[Start of Attachment]

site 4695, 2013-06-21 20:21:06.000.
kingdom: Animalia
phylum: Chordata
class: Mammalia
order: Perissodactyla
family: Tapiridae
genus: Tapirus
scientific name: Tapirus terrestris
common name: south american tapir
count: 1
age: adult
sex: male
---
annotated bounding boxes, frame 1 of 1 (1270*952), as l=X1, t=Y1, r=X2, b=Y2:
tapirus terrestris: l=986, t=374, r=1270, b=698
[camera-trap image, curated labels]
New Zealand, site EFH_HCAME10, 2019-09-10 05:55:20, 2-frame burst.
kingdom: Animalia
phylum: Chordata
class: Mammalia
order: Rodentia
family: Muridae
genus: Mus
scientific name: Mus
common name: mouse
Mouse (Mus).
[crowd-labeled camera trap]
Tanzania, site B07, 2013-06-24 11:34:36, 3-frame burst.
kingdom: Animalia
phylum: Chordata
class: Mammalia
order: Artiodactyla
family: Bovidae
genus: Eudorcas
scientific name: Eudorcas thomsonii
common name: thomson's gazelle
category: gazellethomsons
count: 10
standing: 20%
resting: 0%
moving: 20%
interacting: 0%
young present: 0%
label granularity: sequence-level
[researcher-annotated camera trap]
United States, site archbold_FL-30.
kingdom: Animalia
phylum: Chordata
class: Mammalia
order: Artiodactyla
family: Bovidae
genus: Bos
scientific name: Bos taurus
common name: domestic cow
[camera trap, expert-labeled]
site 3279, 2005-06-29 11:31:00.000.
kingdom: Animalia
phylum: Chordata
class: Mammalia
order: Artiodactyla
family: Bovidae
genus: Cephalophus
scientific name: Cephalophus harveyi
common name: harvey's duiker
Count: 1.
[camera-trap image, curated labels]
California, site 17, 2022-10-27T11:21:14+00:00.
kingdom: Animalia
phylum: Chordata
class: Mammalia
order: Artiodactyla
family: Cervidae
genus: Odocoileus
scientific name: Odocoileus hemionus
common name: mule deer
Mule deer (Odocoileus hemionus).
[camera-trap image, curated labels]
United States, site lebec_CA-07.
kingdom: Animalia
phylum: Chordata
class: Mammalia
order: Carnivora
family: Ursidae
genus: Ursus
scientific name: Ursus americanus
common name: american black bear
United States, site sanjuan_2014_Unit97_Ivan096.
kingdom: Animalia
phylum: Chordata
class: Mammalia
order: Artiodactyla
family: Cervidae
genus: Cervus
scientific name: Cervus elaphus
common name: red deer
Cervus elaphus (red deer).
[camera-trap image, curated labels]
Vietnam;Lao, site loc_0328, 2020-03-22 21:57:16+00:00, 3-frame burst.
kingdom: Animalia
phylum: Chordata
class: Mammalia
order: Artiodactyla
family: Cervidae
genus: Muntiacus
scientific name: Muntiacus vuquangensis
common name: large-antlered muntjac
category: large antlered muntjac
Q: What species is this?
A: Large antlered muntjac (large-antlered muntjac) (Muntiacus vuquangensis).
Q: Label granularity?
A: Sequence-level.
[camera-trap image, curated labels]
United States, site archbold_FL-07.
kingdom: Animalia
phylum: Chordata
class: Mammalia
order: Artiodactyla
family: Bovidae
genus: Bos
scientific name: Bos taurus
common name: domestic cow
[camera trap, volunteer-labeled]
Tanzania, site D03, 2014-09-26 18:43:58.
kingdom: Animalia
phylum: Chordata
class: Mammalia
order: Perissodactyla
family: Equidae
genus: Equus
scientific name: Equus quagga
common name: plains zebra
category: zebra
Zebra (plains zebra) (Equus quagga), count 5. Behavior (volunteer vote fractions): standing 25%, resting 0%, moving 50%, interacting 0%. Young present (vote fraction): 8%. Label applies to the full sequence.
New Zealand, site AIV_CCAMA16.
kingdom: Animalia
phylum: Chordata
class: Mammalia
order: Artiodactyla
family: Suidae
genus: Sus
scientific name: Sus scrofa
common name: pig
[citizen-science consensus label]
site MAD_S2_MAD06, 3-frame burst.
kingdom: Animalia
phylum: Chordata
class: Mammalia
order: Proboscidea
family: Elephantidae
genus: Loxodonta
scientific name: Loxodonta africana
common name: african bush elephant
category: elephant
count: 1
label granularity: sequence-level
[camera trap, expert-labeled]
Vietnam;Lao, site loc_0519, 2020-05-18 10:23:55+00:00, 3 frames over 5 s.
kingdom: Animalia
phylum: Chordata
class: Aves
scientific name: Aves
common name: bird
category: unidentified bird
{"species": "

[End of Attachment]

Problem details
Take every line from the data that includes the word "States".

Response below
United States, site archbold_FL-30.
United States, site lebec_CA-07.
United States, site sanjuan_2014_Unit97_Ivan096.
United States, site archbold_FL-07.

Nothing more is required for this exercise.